-- MATERIAL FOR THE TASK follows --

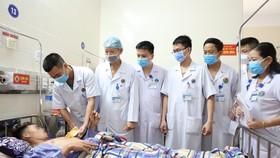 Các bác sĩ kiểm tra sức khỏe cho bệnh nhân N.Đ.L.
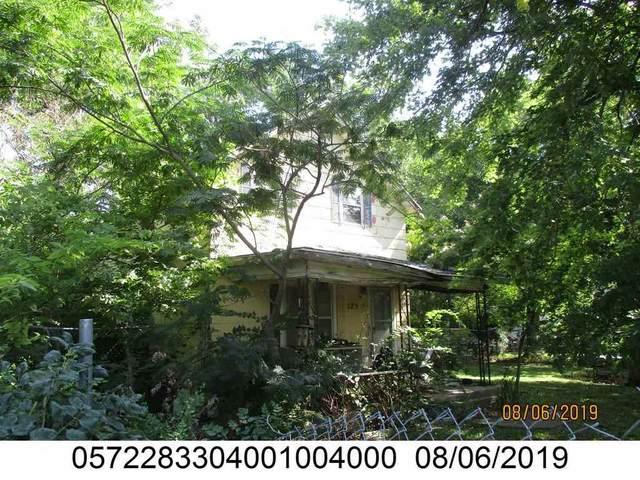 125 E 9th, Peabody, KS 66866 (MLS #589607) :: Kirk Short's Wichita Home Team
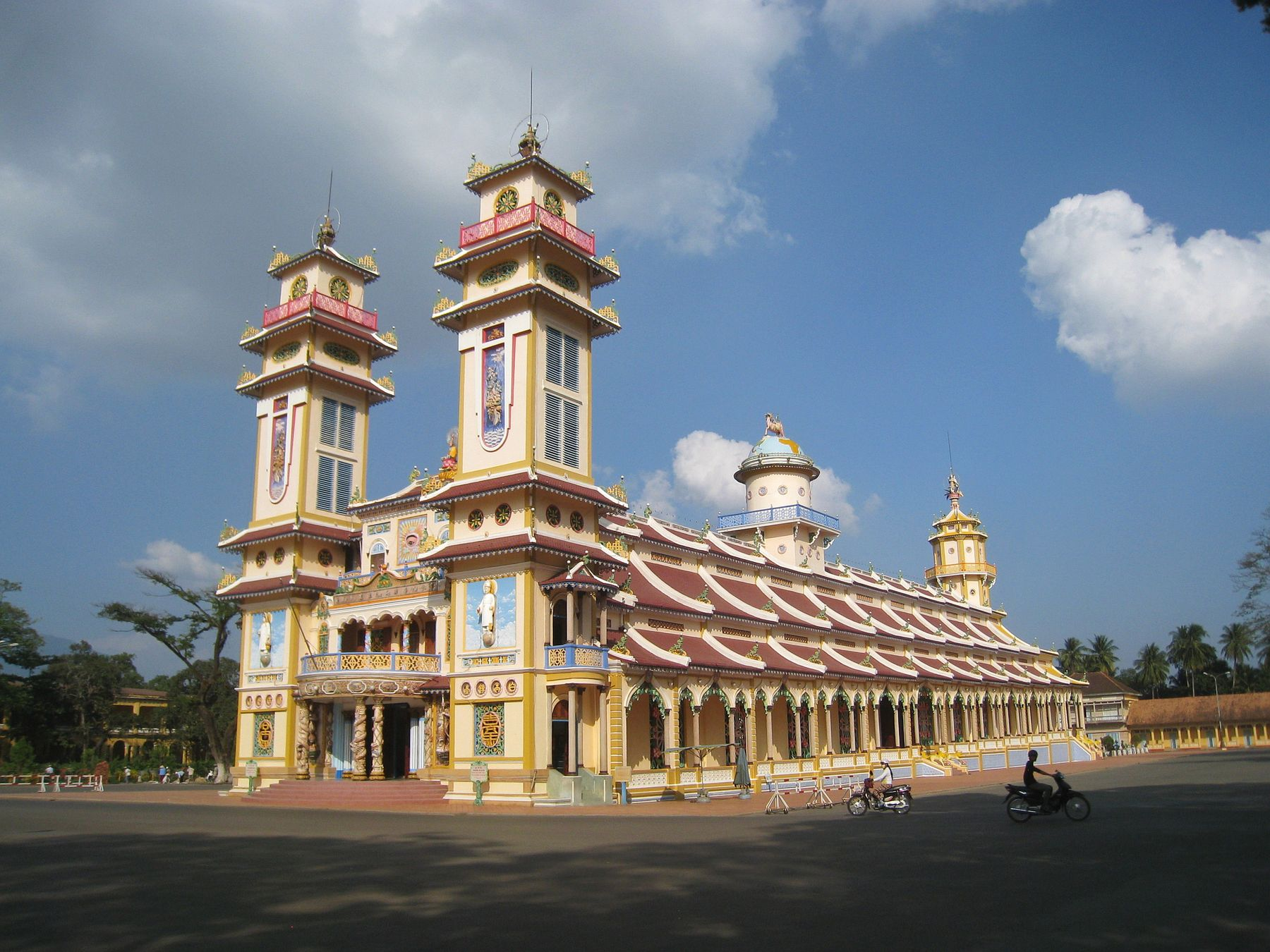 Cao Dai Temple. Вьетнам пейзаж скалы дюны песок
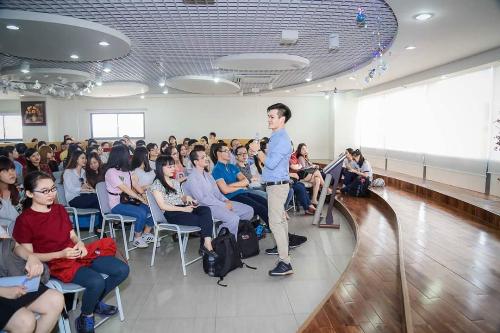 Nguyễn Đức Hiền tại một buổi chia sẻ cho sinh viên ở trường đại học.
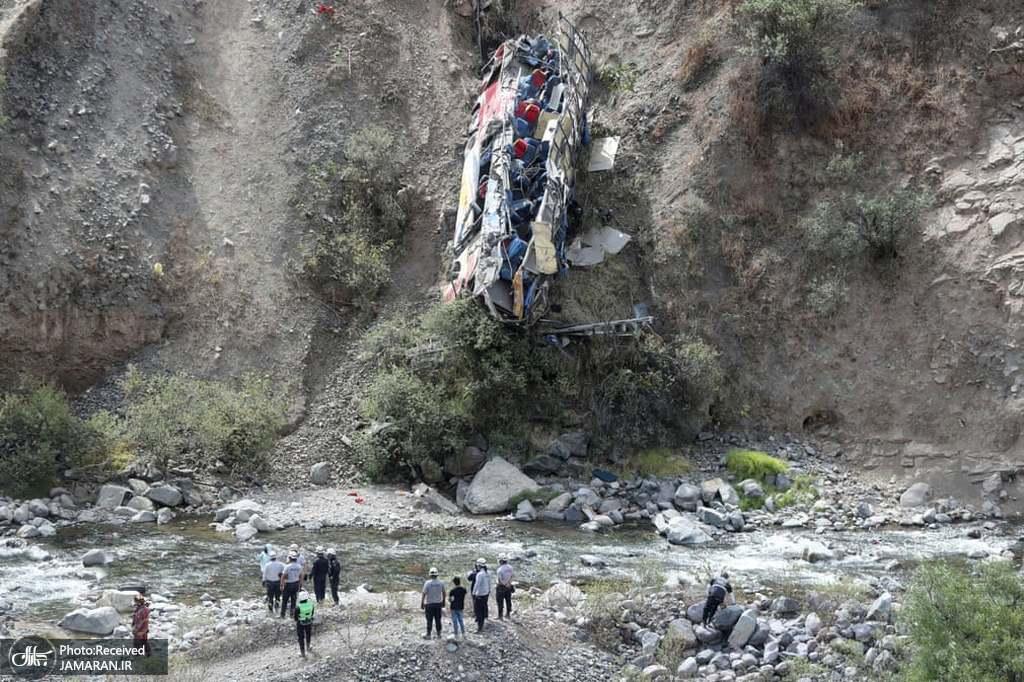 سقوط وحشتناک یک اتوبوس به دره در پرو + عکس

-- MATERIAL FOR THE TASK concluded --

PROMPT: Type the entries again verbatim. Any pictures should be skipped.

RESPONSE BELOW:
 Các bác sĩ kiểm tra sức khỏe cho bệnh nhân N.Đ.L.
 125 E 9th, Peabody, KS 66866 (MLS #589607) :: Kirk Short's Wichita Home Team
 Cao Dai Temple. Вьетнам пейзаж скалы дюны песок
 Nguyễn Đức Hiền tại một buổi chia sẻ cho sinh viên ở trường đại học.
 سقوط وحشتناک یک اتوبوس به دره در پرو + عکس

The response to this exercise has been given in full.